*Task details*. Print the records from the line containing "Sort the small" up to and including the line containing "Answer: the small", character for character and with nothing else.

*Source material*.
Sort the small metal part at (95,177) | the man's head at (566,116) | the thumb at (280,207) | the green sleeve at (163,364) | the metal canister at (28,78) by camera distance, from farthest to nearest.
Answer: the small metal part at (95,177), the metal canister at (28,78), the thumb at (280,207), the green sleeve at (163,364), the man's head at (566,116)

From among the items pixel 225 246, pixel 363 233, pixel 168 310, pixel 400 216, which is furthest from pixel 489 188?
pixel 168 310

==

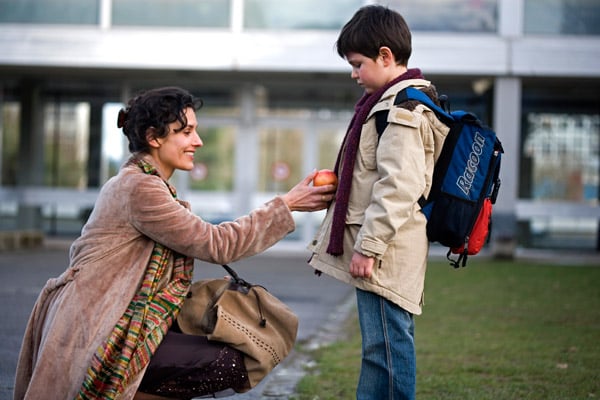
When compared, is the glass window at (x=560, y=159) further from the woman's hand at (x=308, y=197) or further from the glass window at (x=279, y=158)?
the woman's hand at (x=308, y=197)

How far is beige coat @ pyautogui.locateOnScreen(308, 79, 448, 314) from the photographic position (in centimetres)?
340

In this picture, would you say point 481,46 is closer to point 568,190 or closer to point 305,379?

...

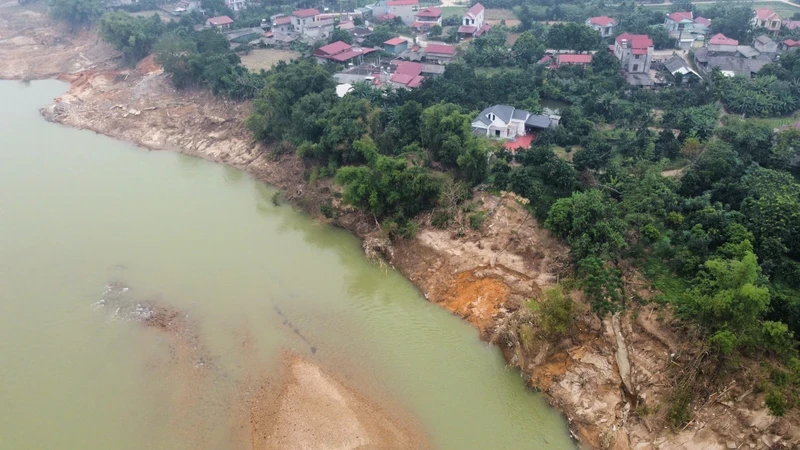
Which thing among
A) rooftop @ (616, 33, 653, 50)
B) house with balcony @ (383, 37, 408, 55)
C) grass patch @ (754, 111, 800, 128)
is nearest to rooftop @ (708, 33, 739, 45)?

*Response to the exercise*.
Sort the small metal part at (95,177) | the man's head at (566,116) | the thumb at (280,207) | the green sleeve at (163,364) | the metal canister at (28,78) by camera distance, from farthest to nearest.
Answer: the small metal part at (95,177), the metal canister at (28,78), the thumb at (280,207), the green sleeve at (163,364), the man's head at (566,116)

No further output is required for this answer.